> **Zu erledigen**:
- a) Nenne alle Fundstellen, die der Auszug aus dem Urteil zur Grundsicherung unter „Fundstellen:“ angibt.
- b) Führe den Auszug aus dem Urteil zur Grundsicherung im Anschluss an seine letzte Zeile weiter.

> **Textauszug**:
==============================

BSG, 28.10.2009 - B 14 AS 62/08 R - Anspruch auf Grundsicherung für Arbeitsuchende; Abgrenzung von Einkommen und Vermögen; Berücksichtigung einer Erbschaft

Bundessozialgericht
Urt. v. 28.10.2009, Az.: B 14 AS 62/08 R
Gericht: BSG
Entscheidungsform: Urteil
Datum: 28.10.2009
Referenz: JurionRS 2009, 32588
Aktenzeichen: B 14 AS 62/08 R
 

Verfahrensgang:

vorgehend:

LSG Niedersachsen-Bremen - 19.06.2008 - AZ: L 7 AS 663/07

SG Hildesheim - 04.09.2007 - AZ: S 43 AS 1064/06

Fundstellen:

ErbR 2010, 202 (red. Leitsatz)

info also 2010, 134

SGb 2009, 713

Redaktioneller Leitsatz:

Zum Einkommen nach § 11 Abs. 1 SGB II zählt grundsätzlich alles, was jemand nach der Antragstellung wertmäßig dazu erhält, zum Vermögen das, was er vor der Antragstellung bereits hatte. Dabei kommt es auf den tatsächlichen Zufluss an. [Nicht amtlich veröffentlichte Entscheidung]

in dem Rechtsstreit

Az: B 14 AS 62/08 R

L 7 AS 663/07 (LSG Niedersachsen-Bremen)

S 43 AS 1064/06 (SG Hildesheim)

==============================

(Gespeicherte Einträge)
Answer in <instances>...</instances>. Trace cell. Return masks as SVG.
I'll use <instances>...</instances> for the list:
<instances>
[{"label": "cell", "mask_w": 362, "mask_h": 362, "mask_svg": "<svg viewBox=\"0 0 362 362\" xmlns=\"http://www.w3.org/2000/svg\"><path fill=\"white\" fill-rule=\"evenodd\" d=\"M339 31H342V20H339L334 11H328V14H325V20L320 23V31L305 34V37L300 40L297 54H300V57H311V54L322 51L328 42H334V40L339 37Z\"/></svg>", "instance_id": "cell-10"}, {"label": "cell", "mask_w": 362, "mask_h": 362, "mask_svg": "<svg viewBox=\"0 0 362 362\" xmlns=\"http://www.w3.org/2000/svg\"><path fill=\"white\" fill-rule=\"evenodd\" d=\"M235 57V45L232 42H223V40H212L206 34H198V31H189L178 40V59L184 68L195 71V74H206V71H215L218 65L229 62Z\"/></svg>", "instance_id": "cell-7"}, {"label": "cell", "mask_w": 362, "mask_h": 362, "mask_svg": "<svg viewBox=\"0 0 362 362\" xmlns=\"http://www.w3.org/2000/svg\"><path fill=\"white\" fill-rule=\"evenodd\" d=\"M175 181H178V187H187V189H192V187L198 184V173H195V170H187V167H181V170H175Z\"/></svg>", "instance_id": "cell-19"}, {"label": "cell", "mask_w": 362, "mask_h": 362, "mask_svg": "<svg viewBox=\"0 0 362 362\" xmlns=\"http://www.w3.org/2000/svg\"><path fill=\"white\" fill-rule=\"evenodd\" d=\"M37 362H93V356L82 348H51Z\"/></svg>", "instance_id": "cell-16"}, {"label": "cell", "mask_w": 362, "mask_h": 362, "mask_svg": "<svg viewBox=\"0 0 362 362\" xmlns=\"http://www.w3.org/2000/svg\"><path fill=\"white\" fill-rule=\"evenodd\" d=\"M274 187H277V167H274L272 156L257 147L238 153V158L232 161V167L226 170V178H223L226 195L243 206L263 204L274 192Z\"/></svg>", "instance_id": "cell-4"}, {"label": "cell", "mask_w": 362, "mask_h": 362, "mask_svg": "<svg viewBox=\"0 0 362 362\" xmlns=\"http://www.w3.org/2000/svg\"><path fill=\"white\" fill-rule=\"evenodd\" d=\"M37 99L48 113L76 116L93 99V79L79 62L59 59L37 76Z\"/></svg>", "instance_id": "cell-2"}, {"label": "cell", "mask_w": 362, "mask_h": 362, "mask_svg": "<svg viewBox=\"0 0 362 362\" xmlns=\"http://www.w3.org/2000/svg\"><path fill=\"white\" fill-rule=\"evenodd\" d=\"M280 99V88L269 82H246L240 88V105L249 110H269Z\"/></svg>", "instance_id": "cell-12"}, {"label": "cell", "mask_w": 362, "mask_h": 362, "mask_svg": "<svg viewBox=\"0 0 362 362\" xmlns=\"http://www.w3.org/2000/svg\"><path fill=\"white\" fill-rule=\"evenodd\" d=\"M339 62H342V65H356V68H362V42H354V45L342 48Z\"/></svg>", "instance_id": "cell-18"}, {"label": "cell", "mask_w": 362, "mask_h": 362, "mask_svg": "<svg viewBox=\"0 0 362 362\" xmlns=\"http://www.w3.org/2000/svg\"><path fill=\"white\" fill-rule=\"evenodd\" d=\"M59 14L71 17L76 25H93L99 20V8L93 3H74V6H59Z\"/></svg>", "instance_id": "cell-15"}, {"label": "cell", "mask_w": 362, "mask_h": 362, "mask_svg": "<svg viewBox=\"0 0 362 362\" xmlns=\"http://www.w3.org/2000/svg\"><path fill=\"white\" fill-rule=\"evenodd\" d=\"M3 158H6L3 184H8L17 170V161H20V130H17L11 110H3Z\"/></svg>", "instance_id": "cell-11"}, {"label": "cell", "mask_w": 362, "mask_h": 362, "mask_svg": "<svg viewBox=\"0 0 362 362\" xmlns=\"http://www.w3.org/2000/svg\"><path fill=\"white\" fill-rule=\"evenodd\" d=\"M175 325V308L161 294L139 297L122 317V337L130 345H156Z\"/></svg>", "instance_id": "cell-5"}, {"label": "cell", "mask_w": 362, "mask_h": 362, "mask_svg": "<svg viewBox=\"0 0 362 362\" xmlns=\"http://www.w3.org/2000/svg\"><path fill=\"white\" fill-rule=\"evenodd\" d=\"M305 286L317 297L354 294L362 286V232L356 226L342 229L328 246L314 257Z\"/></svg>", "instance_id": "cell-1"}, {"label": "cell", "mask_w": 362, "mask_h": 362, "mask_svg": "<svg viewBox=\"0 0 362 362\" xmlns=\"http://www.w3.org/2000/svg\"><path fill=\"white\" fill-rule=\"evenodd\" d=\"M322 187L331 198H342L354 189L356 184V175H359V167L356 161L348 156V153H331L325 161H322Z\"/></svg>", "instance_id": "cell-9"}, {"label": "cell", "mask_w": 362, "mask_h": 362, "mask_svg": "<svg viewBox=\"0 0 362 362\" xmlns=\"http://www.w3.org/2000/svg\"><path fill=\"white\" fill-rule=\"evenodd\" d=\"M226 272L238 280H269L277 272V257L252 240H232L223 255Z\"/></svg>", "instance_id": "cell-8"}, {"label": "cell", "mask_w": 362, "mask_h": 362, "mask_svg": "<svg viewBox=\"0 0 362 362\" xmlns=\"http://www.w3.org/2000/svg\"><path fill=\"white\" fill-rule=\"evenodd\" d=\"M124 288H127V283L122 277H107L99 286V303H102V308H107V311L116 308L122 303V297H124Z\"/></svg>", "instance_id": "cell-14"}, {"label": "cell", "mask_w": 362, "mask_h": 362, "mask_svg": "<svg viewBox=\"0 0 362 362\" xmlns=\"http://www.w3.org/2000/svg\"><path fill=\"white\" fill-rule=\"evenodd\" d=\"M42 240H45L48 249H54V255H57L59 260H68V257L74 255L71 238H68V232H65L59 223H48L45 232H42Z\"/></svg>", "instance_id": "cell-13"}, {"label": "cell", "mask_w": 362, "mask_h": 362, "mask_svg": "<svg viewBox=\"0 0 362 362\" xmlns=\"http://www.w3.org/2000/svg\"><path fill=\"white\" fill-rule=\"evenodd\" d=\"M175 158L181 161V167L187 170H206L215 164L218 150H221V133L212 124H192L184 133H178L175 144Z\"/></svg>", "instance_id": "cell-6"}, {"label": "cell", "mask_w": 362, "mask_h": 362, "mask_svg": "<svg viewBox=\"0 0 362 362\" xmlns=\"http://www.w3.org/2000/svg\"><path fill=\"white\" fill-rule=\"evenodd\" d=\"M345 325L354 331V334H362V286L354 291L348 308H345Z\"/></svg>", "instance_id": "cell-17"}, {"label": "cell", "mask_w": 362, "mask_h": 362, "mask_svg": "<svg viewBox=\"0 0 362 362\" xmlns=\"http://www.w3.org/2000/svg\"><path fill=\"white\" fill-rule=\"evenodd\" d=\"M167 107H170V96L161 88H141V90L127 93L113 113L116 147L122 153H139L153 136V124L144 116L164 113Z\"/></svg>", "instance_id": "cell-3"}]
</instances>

==============================

> **Antworten je Aufgabe**:
- a)
ErbR 2010, 202 (red. Leitsatz)
info also 2010, 134
SGb 2009, 713

- b)
....................................,

Kläger und Revisionskläger,

Prozessbevollmächtigte: ....................................,

gegen

Landkreis Göttingen,

Reinhäuser Landstraße 4, 37083 Göttingen,

Beklagter und Revisionsbeklagter.

Der 14. Senat des Bundessozialgerichts hat auf die mündliche Verhandlung vom 28. Oktober 2009 durch den Vorsitzenden Richter Prof. Dr. U d s c h i n g , die Richterinnen Dr. Düring und Krauß sowie die ehrenamtliche Richterin Gehrke und den ehrenamtlichen Richter Dr. A n d r e s e n

für Recht erkannt:

Tenor:

Auf die Revision des Klägers wird das Urteil des Landessozialgerichts Niedersachsen-Bremen vom 19. Juni 2008 aufgehoben und der Rechtsstreit zur erneuten Verhandlung und Entscheidung an das Landessozialgericht zurückverwiesen.